### What is required
Spot each line in the data below containing "cell" and copy it.

### Material provided ###

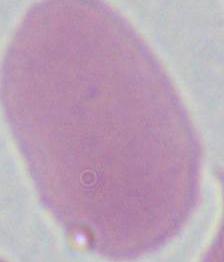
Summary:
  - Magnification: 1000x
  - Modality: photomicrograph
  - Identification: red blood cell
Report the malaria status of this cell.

###
### Material provided ###

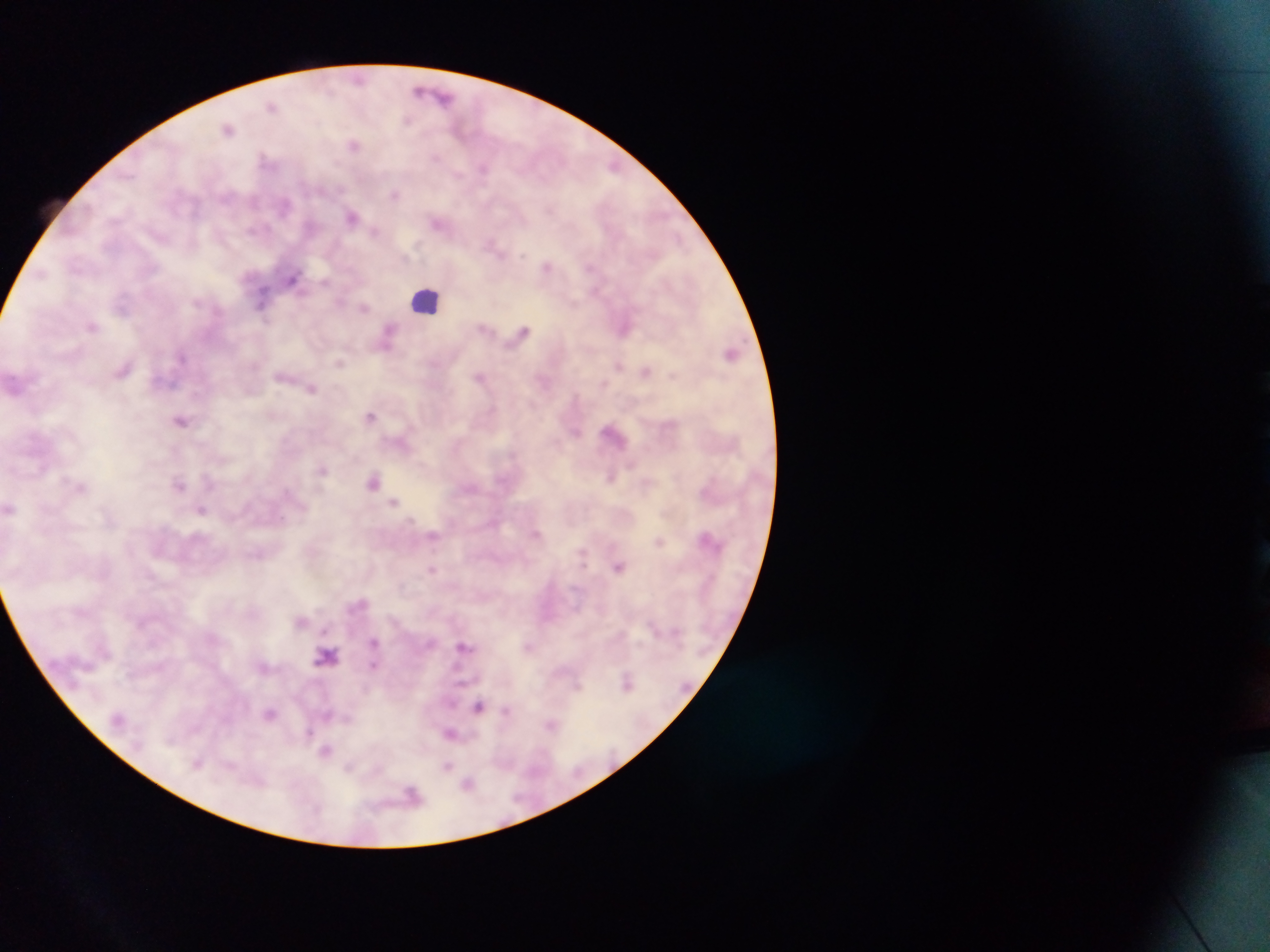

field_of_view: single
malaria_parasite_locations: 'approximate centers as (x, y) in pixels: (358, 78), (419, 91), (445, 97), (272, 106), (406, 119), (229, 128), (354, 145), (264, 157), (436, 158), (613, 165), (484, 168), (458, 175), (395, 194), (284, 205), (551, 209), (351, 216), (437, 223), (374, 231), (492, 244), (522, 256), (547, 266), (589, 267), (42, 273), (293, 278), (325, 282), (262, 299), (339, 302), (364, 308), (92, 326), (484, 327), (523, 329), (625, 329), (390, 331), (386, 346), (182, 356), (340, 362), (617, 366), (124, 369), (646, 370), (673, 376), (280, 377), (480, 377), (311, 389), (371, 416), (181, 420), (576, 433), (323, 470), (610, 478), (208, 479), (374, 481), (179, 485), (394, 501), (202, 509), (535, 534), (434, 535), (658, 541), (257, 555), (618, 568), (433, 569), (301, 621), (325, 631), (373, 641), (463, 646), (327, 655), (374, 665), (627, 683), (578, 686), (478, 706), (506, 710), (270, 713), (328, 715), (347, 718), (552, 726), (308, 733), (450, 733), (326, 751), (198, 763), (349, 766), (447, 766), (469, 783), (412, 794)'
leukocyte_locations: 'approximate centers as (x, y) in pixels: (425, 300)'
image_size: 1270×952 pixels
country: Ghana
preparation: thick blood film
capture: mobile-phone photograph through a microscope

###

### Answer box
  - Identification: red blood cell
Report the malaria status of this cell.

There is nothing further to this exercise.